Altomare disclosed Friday that a detective investigated those concerns, holding a conference call with an attorney for the publishing company, a former correspondent and the paper's publisher.
The police report said the attorney produced a trove of tweets in which Ramos "makes mention of blood in the water, journalist hell, hit man, open season, glad there won't be murderous rampage, murder career."
The detective, Michael Praley, said in the report that he "did not believe that Mr. Ramos was a threat to employees" at the paper, noting that Ramos hadn't tried to enter the building and hadn't sent "direct, threatening correspondence."
"As of this writing the Capital will not pursue any charges," Praley wrote. "It was described as putting a stick in a beehive which the Capital Newspaper representatives do not wish to do."
Marquardt, the former publisher, said he talked with the newspaper's attorneys about seeking a restraining order but didn't because he and others thought it could provoke Ramos into something worse.
"We decided to take the course of laying low," he said Friday.
Later, in 2015, Ramos tweeted that he would like to see the paper stop publishing, but "it would be nicer" to see two of its journalists "cease breathing."
Then Ramos "went silent" for more than two years, Marquardt said.

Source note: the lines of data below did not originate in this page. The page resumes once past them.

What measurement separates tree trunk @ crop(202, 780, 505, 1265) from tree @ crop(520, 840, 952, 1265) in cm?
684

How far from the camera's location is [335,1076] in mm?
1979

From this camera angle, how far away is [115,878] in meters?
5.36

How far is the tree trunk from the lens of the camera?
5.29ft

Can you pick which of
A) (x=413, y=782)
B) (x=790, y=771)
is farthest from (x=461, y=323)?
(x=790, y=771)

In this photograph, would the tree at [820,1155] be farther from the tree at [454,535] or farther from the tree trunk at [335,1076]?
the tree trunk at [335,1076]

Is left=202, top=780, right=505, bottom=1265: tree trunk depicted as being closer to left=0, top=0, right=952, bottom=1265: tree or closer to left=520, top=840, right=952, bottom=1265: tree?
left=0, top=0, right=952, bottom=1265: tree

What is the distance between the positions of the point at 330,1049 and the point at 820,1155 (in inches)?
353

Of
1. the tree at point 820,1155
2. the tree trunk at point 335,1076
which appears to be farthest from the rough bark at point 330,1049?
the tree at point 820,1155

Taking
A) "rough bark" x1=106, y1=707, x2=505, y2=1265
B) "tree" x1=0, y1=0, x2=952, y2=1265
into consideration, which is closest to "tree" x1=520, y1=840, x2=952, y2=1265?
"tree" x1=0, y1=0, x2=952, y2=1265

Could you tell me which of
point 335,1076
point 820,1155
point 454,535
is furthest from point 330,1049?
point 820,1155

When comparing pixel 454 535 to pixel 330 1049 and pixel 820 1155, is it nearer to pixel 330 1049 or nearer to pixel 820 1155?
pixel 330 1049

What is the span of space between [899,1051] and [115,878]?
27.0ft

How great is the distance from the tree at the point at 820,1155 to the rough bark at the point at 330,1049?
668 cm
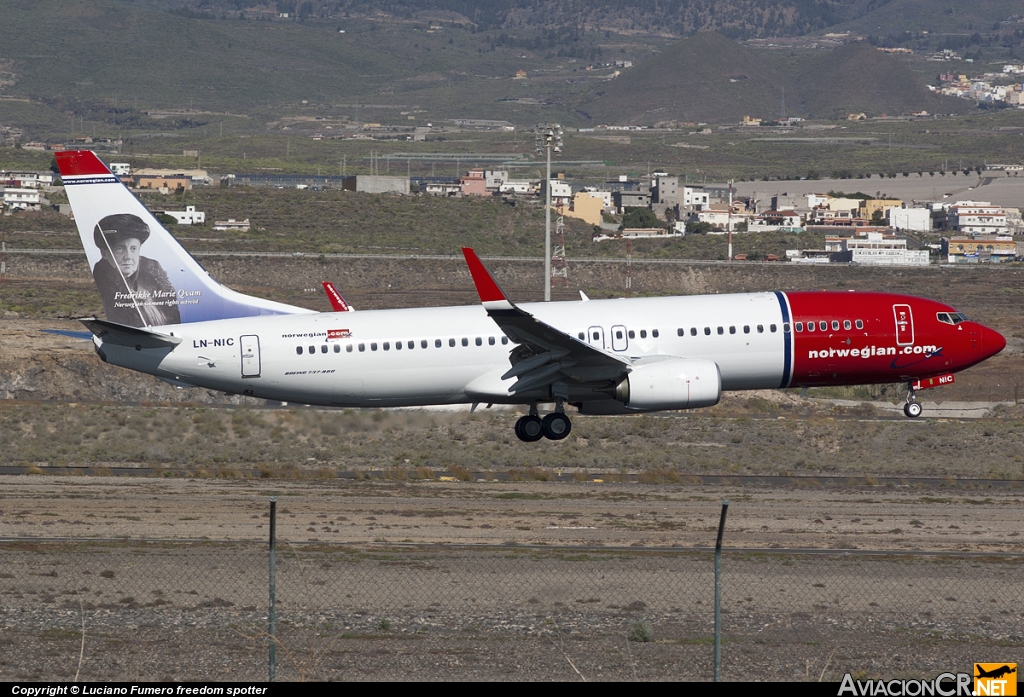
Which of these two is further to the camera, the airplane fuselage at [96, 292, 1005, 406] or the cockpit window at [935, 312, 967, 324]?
the cockpit window at [935, 312, 967, 324]

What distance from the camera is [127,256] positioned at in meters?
40.0

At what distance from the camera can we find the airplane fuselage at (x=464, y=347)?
3975 cm

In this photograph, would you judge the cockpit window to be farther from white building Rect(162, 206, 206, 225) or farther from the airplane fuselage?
white building Rect(162, 206, 206, 225)

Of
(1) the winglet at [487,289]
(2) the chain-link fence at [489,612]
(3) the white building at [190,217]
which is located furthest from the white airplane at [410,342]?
(3) the white building at [190,217]

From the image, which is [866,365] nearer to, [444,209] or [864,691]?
[864,691]

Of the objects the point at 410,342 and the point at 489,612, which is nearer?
the point at 489,612

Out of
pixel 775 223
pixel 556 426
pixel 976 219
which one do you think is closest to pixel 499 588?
pixel 556 426

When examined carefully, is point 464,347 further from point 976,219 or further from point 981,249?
point 976,219

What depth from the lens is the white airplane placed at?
3953 centimetres

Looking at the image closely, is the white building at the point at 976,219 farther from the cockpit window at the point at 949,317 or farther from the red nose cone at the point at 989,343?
the cockpit window at the point at 949,317

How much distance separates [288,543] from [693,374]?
14.2 m

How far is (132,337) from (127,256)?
2.73 meters

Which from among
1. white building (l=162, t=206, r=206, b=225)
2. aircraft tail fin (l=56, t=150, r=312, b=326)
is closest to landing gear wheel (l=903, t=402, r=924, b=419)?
aircraft tail fin (l=56, t=150, r=312, b=326)

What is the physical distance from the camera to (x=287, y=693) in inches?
695
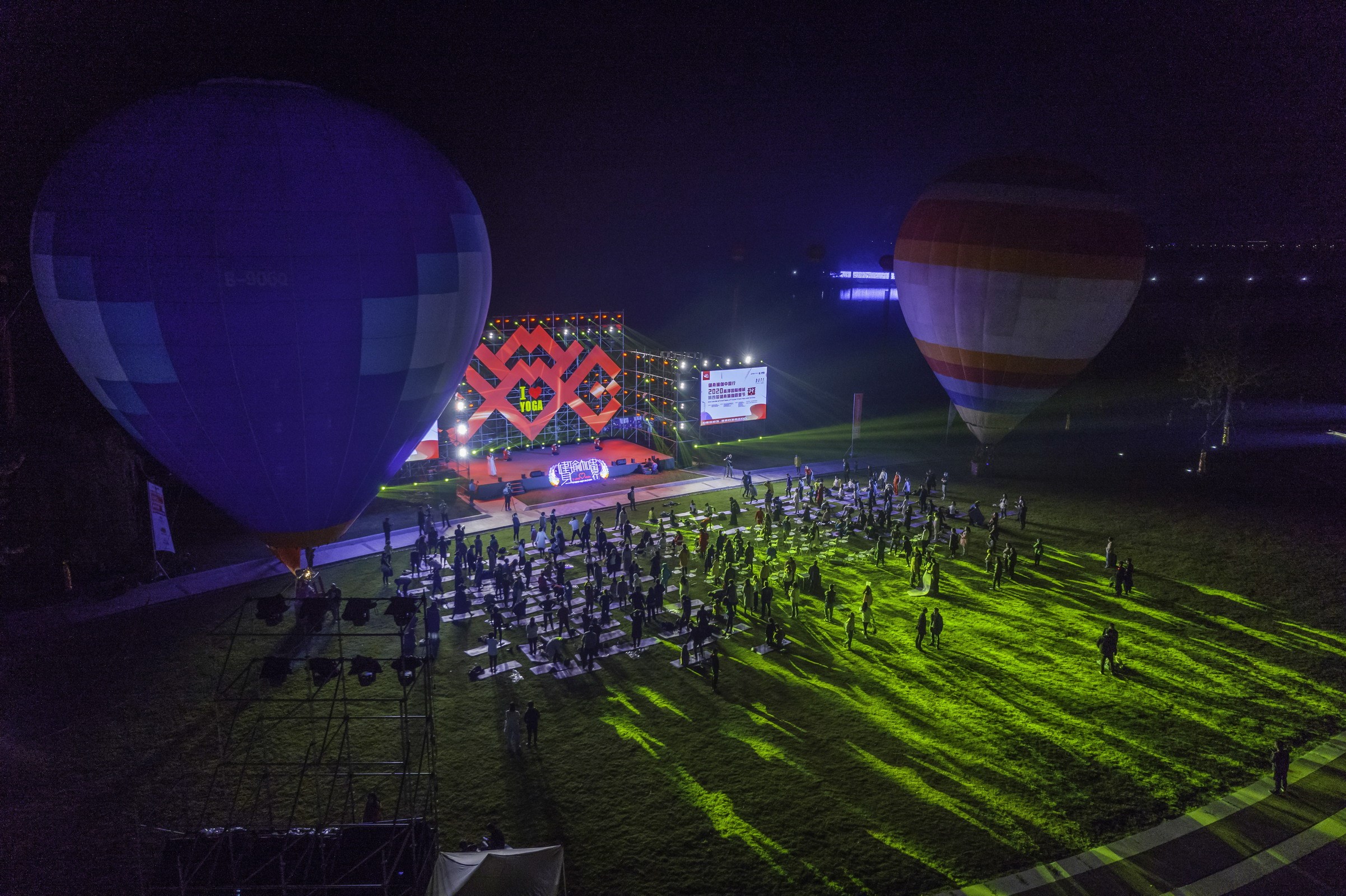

The police chief said some new posts went up just before the killings but authorities didn't know about them until afterward.
Few details were released on Ramos, other than that he is single, has no children and lives in an apartment in Laurel, Maryland. He was employed by an IT contractor for the U.S. Labor Department's Bureau of Labor Statistics from 2007 to 2014, a department spokesman said.
The rampage began with a shotgun blast that shattered the glass entrance to the open newsroom. Ramos carefully planned the attack, using "a tactical approach in hunting down and shooting the innocent people," prosecutor Wes Adams said. He said the gunman had an escape plan, too, but would not elaborate.
Journalists crawled under desks and sought other hiding places, describing agonizing minutes of terror as they heard the gunman's footsteps and the repeated blasts.
"I was curled up, trying not to breathe, trying not to make a sound, and he shot people all around me," photographer Paul Gillespie, who dove beneath a desk, told The Baltimore Sun, owner of the Annapolis paper.
Gillespie said he heard a colleague scream, "No!" A gunshot blast followed. He heard another co-worker's voice, then another shot.
About 300 officers arrived and began to corner Ramos within two minutes, a rapid response that "without question" saved lives, Altomare said. Ramos was hiding under a desk and did not exchange fire with police.
Also Friday, Hundreds of people gathered in the shadow of the Maryland State House for a candlelight march in memory of the slain newspaper employees.
The mood was somber Friday as Capital Gazette reporter Phil Davis read aloud the names of his five slain co-workers before those gathers began marching through downtown Annapolis.
Some in the crowd carried signs and banners that said "#AnnapolisStrong."